• **Set problem**
In the listing, can you render the stretch from the line containing "Which item is farthest" through the line containing "26969 millimetres" as a JSON list of strings, one string per line, with blank lines left out?

• **Stored items**
_ _ _
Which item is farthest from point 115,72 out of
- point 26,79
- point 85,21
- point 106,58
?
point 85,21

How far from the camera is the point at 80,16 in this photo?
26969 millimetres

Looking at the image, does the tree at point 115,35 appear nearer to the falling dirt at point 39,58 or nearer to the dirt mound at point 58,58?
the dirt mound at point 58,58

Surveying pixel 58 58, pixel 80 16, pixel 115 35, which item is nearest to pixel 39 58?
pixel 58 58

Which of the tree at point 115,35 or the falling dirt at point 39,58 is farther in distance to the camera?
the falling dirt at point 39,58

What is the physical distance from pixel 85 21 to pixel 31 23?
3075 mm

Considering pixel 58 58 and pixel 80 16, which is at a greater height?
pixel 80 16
_ _ _
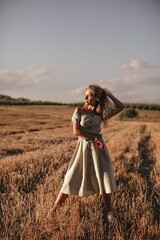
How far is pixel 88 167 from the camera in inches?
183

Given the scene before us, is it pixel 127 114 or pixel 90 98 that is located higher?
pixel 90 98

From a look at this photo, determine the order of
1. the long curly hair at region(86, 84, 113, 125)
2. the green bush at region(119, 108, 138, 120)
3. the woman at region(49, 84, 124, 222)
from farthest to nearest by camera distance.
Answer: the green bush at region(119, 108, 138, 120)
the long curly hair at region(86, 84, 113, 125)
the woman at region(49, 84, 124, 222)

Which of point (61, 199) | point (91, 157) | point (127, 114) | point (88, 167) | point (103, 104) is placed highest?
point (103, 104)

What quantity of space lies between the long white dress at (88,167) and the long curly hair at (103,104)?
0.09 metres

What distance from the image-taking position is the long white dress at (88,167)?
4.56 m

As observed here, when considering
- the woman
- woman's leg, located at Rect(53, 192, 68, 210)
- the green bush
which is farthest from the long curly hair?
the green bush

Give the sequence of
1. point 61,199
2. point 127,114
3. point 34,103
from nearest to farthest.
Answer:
_ _ _
• **Completed exercise**
[
  "Which item is farthest from point 115,72 out of",
  "- point 26,79",
  "- point 85,21",
  "- point 106,58",
  "?",
  "point 85,21",
  "How far from the camera is the point at 80,16 in this photo?",
  "26969 millimetres"
]